Qu’est-ce qui vous l’intéresse de la musique cubain en particulier?

Avant tout, et en général, je suis intéressé parce que je suis né en face du Capitole, parce que je suis cubain, parce que j'aime ma Patrie et parce que je suis intéressé de diffuser son patrimoine musical. En particulier et du point de vue du populaire, tout le monde danse la musique cubaine. C'est une combinaison idéale, qui fait partie de l'histoire cubaine où les colonisateurs espagnols se sont mélangés avec les Indiens Taïnos et les Noirs d’Afrique.

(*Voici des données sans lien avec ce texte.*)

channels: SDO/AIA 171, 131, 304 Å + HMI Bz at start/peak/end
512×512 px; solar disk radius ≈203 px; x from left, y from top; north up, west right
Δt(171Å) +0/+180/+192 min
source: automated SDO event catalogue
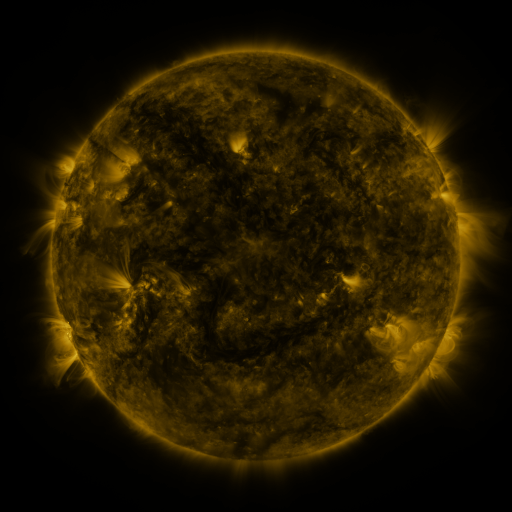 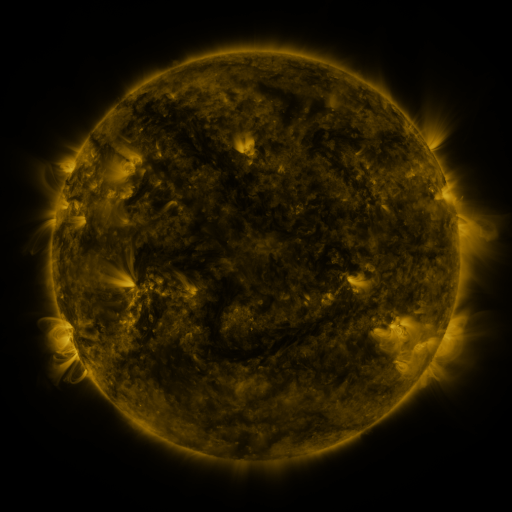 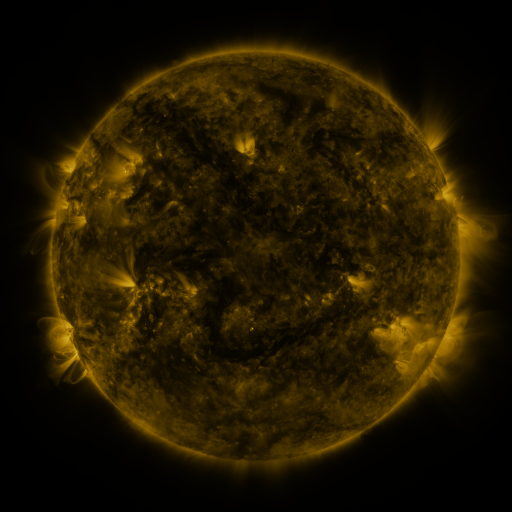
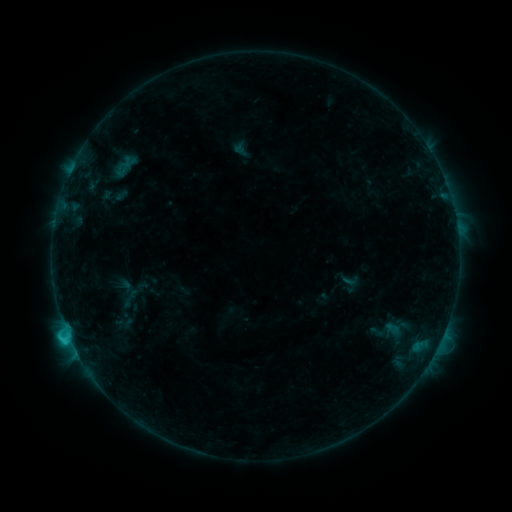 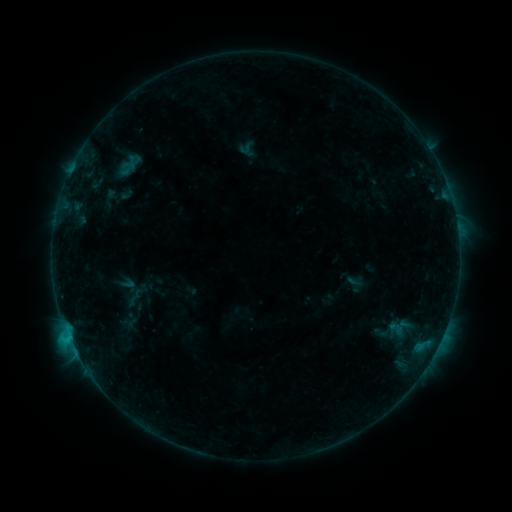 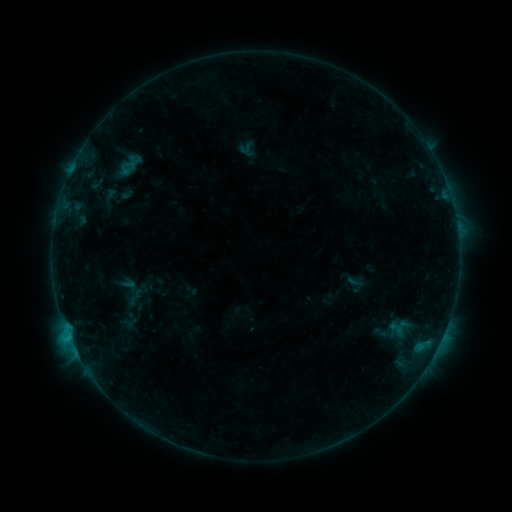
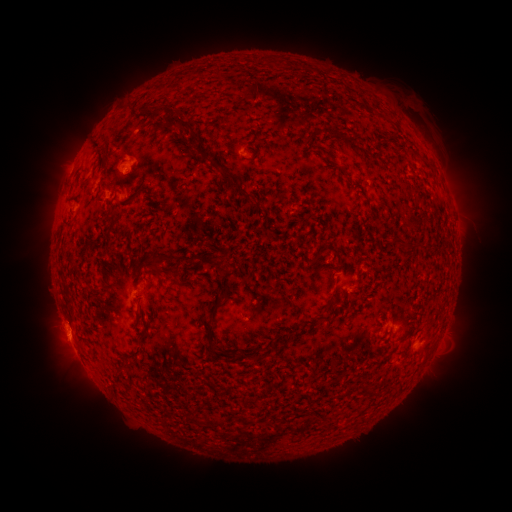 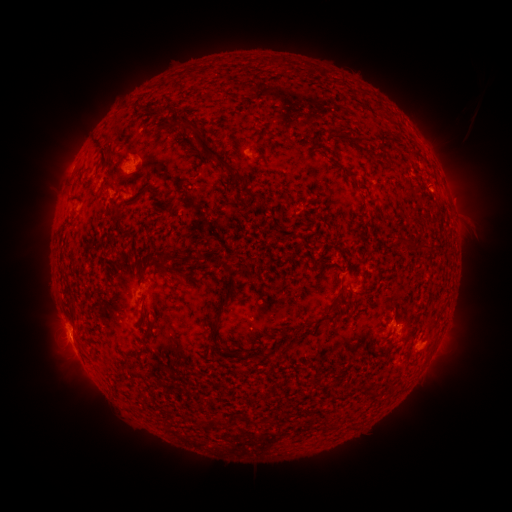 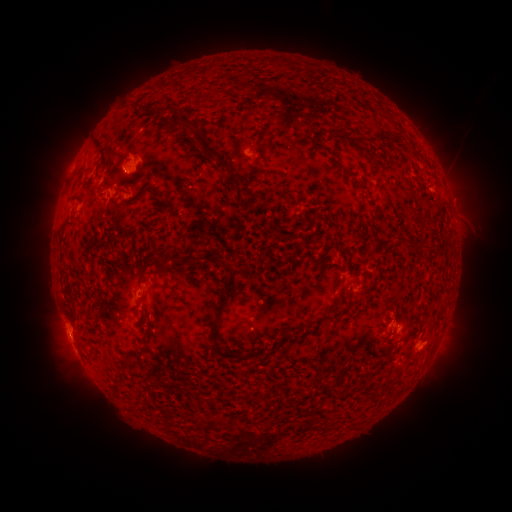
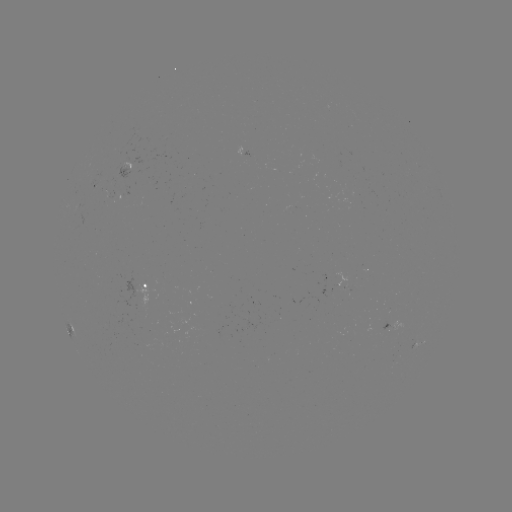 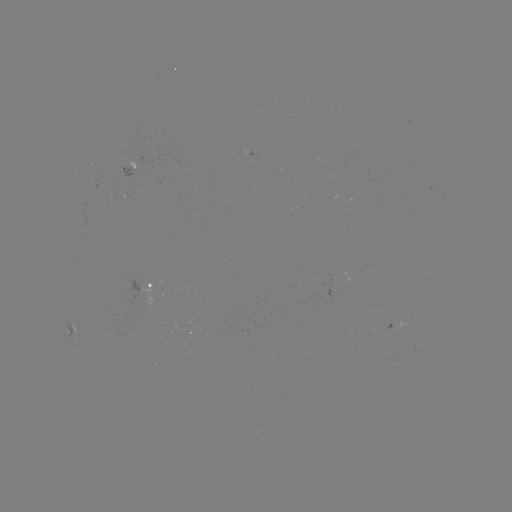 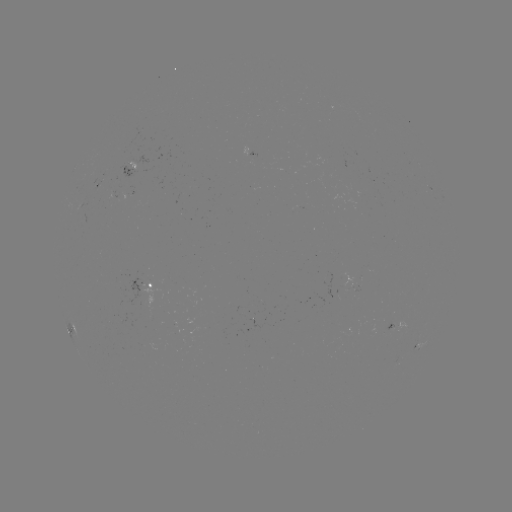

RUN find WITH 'emerging-flux region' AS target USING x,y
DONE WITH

Les Noirs ont apporté une incroyable contribution rythmique. Les Noirs et les Gitans sont les personnes ayant le plus de rythme dans le monde. En Espagne, il faut voir les enfants gitans interprétant différents rythmes en battant des mains. Des rythmes qu'ils ont appris de la tradition, mais que de nombreux compositeurs classiques ont tenté d'écrire sans succès. Beaucoup ont dit qu'il est impossible de les écrire, qu’on ne peut pas trouver un patron. L’élément rythmique est basique. La mélodie européenne est présente, l'espagnole, et en particulier l'italienne, qui avait beaucoup d'influence à Cuba avec ses opéras. Et, enfin, les grands talents qui ont dansé, chanté et joué cette musique dans tout le monde, des talents qui se sont formés ici, sont également importants.